[Opening Records shown section]

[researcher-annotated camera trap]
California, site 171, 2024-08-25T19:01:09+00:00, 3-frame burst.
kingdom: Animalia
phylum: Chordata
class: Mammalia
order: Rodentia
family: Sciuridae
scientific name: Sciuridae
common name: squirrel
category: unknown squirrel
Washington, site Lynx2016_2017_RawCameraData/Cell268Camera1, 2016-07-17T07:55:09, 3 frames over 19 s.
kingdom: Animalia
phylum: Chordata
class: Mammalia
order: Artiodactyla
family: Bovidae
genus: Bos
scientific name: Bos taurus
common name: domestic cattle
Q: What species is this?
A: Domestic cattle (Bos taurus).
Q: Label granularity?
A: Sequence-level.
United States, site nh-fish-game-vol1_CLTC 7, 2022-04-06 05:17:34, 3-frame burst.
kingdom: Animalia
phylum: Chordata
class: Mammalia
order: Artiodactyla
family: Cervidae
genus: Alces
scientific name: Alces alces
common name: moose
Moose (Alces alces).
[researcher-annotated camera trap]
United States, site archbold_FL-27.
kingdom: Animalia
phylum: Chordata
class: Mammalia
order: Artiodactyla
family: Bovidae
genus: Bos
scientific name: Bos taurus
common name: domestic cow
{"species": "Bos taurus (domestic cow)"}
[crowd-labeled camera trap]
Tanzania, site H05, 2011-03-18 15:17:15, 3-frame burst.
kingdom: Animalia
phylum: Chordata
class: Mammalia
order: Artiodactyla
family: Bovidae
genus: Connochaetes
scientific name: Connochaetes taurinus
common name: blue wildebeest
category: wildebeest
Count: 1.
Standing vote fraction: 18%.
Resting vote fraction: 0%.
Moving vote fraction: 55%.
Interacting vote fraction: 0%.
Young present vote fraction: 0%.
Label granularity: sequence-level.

[Closing Records shown section]

◆ Description of the task ◆
Repeat the entries. Keep each one exactly as written.

◆ Answer space ◆
[researcher-annotated camera trap]
California, site 171, 2024-08-25T19:01:09+00:00, 3-frame burst.
kingdom: Animalia
phylum: Chordata
class: Mammalia
order: Rodentia
family: Sciuridae
scientific name: Sciuridae
common name: squirrel
category: unknown squirrel
Washington, site Lynx2016_2017_RawCameraData/Cell268Camera1, 2016-07-17T07:55:09, 3 frames over 19 s.
kingdom: Animalia
phylum: Chordata
class: Mammalia
order: Artiodactyla
family: Bovidae
genus: Bos
scientific name: Bos taurus
common name: domestic cattle
Q: What species is this?
A: Domestic cattle (Bos taurus).
Q: Label granularity?
A: Sequence-level.
United States, site nh-fish-game-vol1_CLTC 7, 2022-04-06 05:17:34, 3-frame burst.
kingdom: Animalia
phylum: Chordata
class: Mammalia
order: Artiodactyla
family: Cervidae
genus: Alces
scientific name: Alces alces
common name: moose
Moose (Alces alces).
[researcher-annotated camera trap]
United States, site archbold_FL-27.
kingdom: Animalia
phylum: Chordata
class: Mammalia
order: Artiodactyla
family: Bovidae
genus: Bos
scientific name: Bos taurus
common name: domestic cow
{"species": "Bos taurus (domestic cow)"}
[crowd-labeled camera trap]
Tanzania, site H05, 2011-03-18 15:17:15, 3-frame burst.
kingdom: Animalia
phylum: Chordata
class: Mammalia
order: Artiodactyla
family: Bovidae
genus: Connochaetes
scientific name: Connochaetes taurinus
common name: blue wildebeest
category: wildebeest
Count: 1.
Standing vote fraction: 18%.
Resting vote fraction: 0%.
Moving vote fraction: 55%.
Interacting vote fraction: 0%.
Young present vote fraction: 0%.
Label granularity: sequence-level.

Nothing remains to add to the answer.